▶ _EXERCISE_:
Please go through the sailing post below and list every number written out in words rather than digits, naming each number only once.

▶ _EXTRACTED TEXT_:
--
Posted by Tall Ships America on July 12, 2008

 POSTED BY JESSE

 

Part of being an ASTA intern is that we must be very flexible.  Last Monday, we thought we would be sailing with HMCS Oriole to Port Alberni. Yet to our surprise, we found out that in five hours we would instead be sailing with Lady Washington.  However, I didn’t mind the switch since I have wanted to sail with Lady for a while now.  As we stepped aboard, the crew was winding down from an exhausting week of three battle sails a day and dockside tours in between.  Later that day we set out from the dock to refuel the ship and then to begin the transit across the Straight of Juan de Fuca and up to Port Alberni, British Colombia.  Since it had been a long few days, the transit was to be mostly motoring in order to allow the crew to rest a bit before the next festival, and I have to say that I was pretty excited about the rest as well.  However, transit or not, life on a ship never comes to a full stop, so we received our watch assignments.  Just as was the case two hundred years ago, our watches ran in four hour rotating segments. 

 

 

     

Climbing the rigging for the first time….

 

 

 

My watch was from 4-8AM as well as 4-8PM, which seemed pretty early for me, but when I did the math I realized that the other eight hours between each of my four hour watches could be spent sleeping.  Eight hours of work and sixteen hours of sleep…I could do this forever!  In fact, my first watch was absolutely gorgeous.  Although the 4-8AM watch is really early, it does have the rewards of sunrise.  When I got up on deck, the warm tones of the morning sun were chasing back the stars and the cold night.  With the clouds streaking across the sky, it looked like waves crashing against a beach and leaving ripples in the sand.  It was simply picturesque. 

 

 

However, soon after that, the fog began to roll in and we lost almost all visibility.  When it was my turn, I took my position next to Lady’s enormous tiller used to steer the boat.  A few days earlier I had met a crewmember from Lady who warned me about the massive bruises the crew gets on their hips from steering the belligerent tiller.  Now I understand what he was talking about, and I have the bruise to prove it.  At about 8 that morning, we were stood down from our watch and I returned to my gently rocking bunk to catch some more sleep.  So far, Lady and her crew are treating me well.
--
▶ _Items from a dataset_:

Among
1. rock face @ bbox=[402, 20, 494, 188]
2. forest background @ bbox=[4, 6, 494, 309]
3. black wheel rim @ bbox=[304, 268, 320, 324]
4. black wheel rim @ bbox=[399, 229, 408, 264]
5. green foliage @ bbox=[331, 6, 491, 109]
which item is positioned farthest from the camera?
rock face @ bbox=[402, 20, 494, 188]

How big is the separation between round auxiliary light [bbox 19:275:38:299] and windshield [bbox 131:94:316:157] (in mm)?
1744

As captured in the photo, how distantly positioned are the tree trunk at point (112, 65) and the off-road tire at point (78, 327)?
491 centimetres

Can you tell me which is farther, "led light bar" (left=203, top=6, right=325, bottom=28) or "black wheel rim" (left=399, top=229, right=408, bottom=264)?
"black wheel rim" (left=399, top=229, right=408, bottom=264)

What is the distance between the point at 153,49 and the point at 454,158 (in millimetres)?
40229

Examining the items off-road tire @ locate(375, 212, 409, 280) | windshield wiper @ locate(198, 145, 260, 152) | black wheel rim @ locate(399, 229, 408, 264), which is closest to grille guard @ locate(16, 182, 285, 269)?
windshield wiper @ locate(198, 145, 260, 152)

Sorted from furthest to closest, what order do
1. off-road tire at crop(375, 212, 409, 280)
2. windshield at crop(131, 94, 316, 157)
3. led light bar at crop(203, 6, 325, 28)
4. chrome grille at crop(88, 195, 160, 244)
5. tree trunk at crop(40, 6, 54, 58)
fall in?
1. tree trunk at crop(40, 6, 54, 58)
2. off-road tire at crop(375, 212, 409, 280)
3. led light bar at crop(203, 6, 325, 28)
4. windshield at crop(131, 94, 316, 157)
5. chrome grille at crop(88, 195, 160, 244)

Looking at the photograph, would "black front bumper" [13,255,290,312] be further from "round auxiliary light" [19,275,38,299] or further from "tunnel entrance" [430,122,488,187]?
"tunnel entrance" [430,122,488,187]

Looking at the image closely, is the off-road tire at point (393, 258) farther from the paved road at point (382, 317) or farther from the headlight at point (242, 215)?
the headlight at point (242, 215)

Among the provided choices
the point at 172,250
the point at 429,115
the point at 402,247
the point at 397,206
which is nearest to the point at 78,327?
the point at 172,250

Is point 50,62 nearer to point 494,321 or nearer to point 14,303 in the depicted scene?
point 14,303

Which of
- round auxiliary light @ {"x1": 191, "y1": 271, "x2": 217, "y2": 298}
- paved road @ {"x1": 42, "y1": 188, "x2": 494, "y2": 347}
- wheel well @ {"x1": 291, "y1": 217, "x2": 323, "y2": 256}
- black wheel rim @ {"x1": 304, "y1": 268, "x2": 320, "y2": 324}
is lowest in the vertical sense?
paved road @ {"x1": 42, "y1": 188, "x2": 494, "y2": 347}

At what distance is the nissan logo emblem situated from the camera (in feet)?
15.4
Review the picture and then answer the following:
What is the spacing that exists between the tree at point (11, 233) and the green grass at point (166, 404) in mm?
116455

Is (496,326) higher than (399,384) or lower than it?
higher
--
▶ _ANSWER TO THIS EXERCISE_:
five, three, four, two hundred, eight, sixteen